Résultat de cette petite folie : dans le train, mes chaussures sont liquéfiées, mon pantalon est littéralement trempé et je suis obligé de secouer ma tête comme un vieux chien pour évacuer toute l'eau présente dans ma chevelure. Les gens me regardent comme si je débarquais de Pluton. J'ai envie de gentiment leur expliquer : « Vous savez, dehors, il pleut. On est en Belgique. Ça arrive. » Ou encore : « Sur Pluton, il n'y a pas d'eau*. »

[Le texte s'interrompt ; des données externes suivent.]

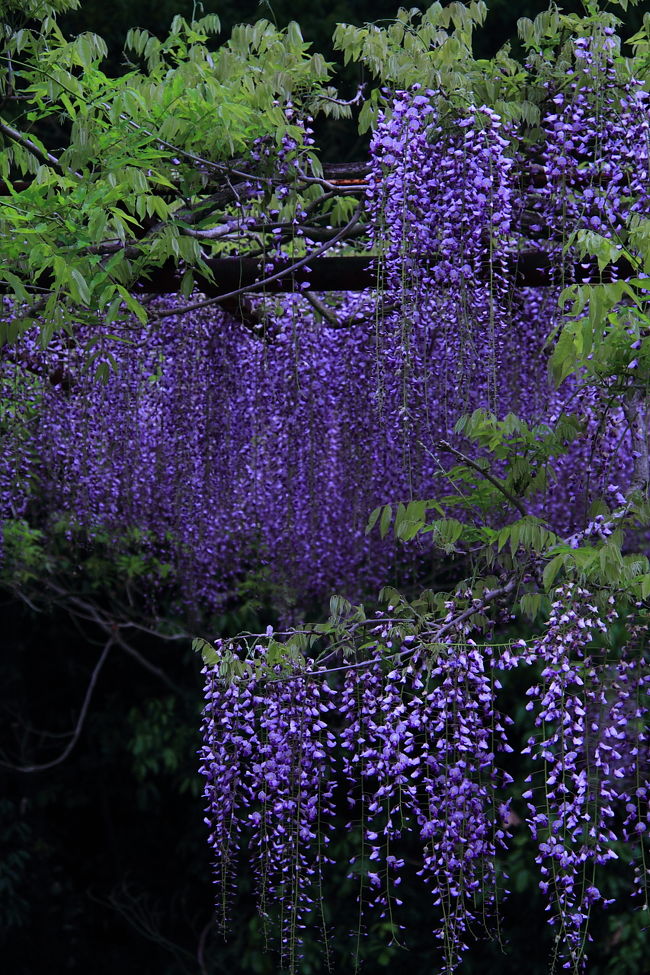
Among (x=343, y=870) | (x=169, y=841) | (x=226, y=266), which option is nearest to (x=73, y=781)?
(x=169, y=841)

Fríðr. — Le train entre en gare de Bruxelles-Midi et je suis toujours bel et bien mouillé. Fríðr (la navetteuse) sort en même temps que moi. Je lui dis : « Je me suis pris la pluie dans la tronche. Je n'ai jamais de parapluie. » Elle me regarde de haut en bas et me répond : « Je vois. » Je passe une partie du trajet de retour avec elle. Elle m'explique qu'elle travaille dans l'assainissement des sols, à Liège, depuis environ trois ans. Quand je lui raconte que ça fait plus de six ans que je fais cette putain de navette, elle s'exclame : « Six ans ! », puis me demande : « Et tu n'as pas envie d'habiter à Liège ? » Toujours la même réponse : ha non, Bruxelles est ma ville d'adoption, ma belle petite ville, dans laquelle je finirai mes jours et je ne la troquerai pour aucune autre ville dans ce monde de fous. (C'est sans doute là l'unique signe d'appartenance territoriale que l'on pourra déceler dans ce journal, avec peut-être ma maison d'enfance.) Plus tard, dans le tram, je lui renvoie la question : « Et toi, tu ne veux pas aller habiter à Liège ? » Elle me fait un grand non de la tête, un peu comme pour signifier « T'es taré ou quoi ? » Sublime décadence, la danse des panses, ministère de la Bière, artère vers l'Enfer... 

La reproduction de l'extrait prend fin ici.